Workers won their demands just 48 hours before what would have been the largest healthcare strike in decades
Kaiser Permanente, one of the largest healthcare providers and hospital networks in the US, reached a tentative agreement with an alliance of unions just two days before a historic strike.
The four-year agreement includes pay raises and measures to address understaffing, while withdrawing a two-tier pay system that would pay new hires up to a third less than current workers. In the next few weeks, workers will vote to ratify it and continue to work as scheduled.
Jeanne Narmore, a phlebotomist who’s been working at Kaiser for 25 years, told Monica Cruz, “The past two nights have been really rough, stressful, and sleepless for us. We are very emotional and relieved that a tentative agreement has been reached.” She continued, “We are remaining hopeful that we will be able to ratify the contract in the coming weeks!”
Over 35,000 healthcare workers were set to strike at hundreds of facilities and pharmacies nationwide. The workers were willing to strike over a contract that would offer existing employees a 1% pay raise and create a two-tier pay system, likely worsening a major understaffing crisis.
“1% – that’s a slap in the face,” Brenda Del Sol, a member service representative who has worked at a Kaiser member call center in southern California for eight years, told Monica Cruz. “And now, we all unanimously voted for a strike. We just feel we want to be respected for all our effortless dedication to our members, to our employers.”
She continued, “I was actually crying with members on the phone because the first few weeks of the pandemic, it was just a madhouse. Our phones were going literally nonstop.”
With over 12.5 million members, Kaiser is one the largest healthcare providers in the US.
The workers are represented by three unions, which make up the Alliance of Healthcare Unions, including the United Nurses Associations of California/Union of Health Care Professionals, the Oregon Federation of Nurses & Health Professionals, and the United Steelworkers Local 7600. The Alliance has been pushing for 4% raises, no two-tier pay system and an assurance that management will maintain safe staffing levels.
Understaffed and underpaid
The issue of staffing at hospitals, nursing homes and rehabilitation facilities has become a crisis, worsened by the pandemic. In September alone, the healthcare industry lost 17,500 jobs.
Kaiser claims that its employees are being overpaid, citing this as the reasoning behind their proposed two-tier pay system. Kaiser Pemanente made $6.4 billion last year and it even returned $500 million in additional funding from the federal government.

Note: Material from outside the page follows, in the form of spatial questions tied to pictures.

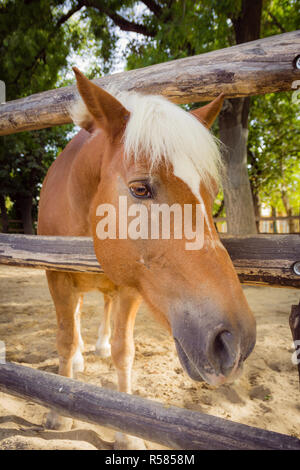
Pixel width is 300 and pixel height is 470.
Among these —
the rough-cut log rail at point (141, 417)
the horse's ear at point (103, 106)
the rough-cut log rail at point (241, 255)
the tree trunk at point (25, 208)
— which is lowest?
the rough-cut log rail at point (141, 417)

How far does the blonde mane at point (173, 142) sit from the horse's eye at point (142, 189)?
0.32 feet

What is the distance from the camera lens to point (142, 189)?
1326mm

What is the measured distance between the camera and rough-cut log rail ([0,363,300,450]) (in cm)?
108

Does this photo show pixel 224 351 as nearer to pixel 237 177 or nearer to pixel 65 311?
pixel 65 311

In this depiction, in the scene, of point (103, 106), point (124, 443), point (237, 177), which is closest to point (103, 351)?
point (124, 443)

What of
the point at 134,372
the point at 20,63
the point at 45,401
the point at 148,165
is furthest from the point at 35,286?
the point at 148,165

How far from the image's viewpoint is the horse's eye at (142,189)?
4.31ft

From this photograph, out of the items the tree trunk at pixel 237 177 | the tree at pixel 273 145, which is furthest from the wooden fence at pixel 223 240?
the tree at pixel 273 145

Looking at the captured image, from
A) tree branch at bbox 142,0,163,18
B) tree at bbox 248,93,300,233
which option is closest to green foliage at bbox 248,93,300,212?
tree at bbox 248,93,300,233

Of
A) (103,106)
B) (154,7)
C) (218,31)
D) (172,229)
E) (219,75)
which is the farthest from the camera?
(154,7)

“Ultimately, Kaiser’s not hurting for any money,” said Brenda Del Sol. “They’re saying that they’re thinking about the future, but Kaiser gains over a hundred thousand members each year – pandemic or no pandemic – and with a pandemic, they actually gained membership.”
Under Kaiser’s old proposal, if union members do not agree with the two-tier system, Kaiser will unilaterally cut the current wage rate by 15% for all future hires. According to the Alliance of Healthcare Unions, it’s a “heads we win, tails you lose” proposition.
The measure would pay workers hired in 2023 or after only a third of what more senior employees are paid. And this isn’t the first time the organization has pushed a two-tier pay system.
In 2019, Kaiser backed down from a similar two-tier plan after more than 80,000 workers voted to strike. And in 1986, workers struck for six weeks against another two-tier proposal, but Kaiser won out after workers ended the strike.
“The two-tier system would be disastrous,” said Jodi Barschow, president of the Oregon Federation of Nurses and Health Professionals. “It wouldn’t just impact us and Kaiser. Kaiser is industry-leading.”
Thousands of workers are currently on strike at Kellogg’s and John Deere over similar two-tier pay proposals.
Kaiser has also been charged with racism in its pay practices. Earlier this year, the company settled two racial discrimination class-action lawsuits filed by Black and Latino workers, including current and former employees, totaling $18.9 million. The second suit alleges that the organization was paying these employees less than white workers and disproportionately hiring them to lower-paying positions.
A moment of reckoning for US healthcare
Healthcare costs in the US soar higher than those in most other highly-developed countries, while ranking last in terms of performance and quality of care. Inequity is rampant, echoing larger disparities along racial, gender and class lines.
The pandemic exacerbated many of these pre-existing issues, igniting a wave of recent strikes at hospitals and care facilities across the country and reflecting the larger swell of labor organizing across the board.
Jeanne Narmore held back tears while explaining, “When we’re working fast to try to save someone or working fast to try to get stuff done at the end of the night, mistakes can happen. When we’re working short [on staff] day in and day out, it just leads to us getting hurt and patients getting hurt because of errors being made. And when the mistake happens, that’s a person’s life that can be jeopardized. They can’t afford that.”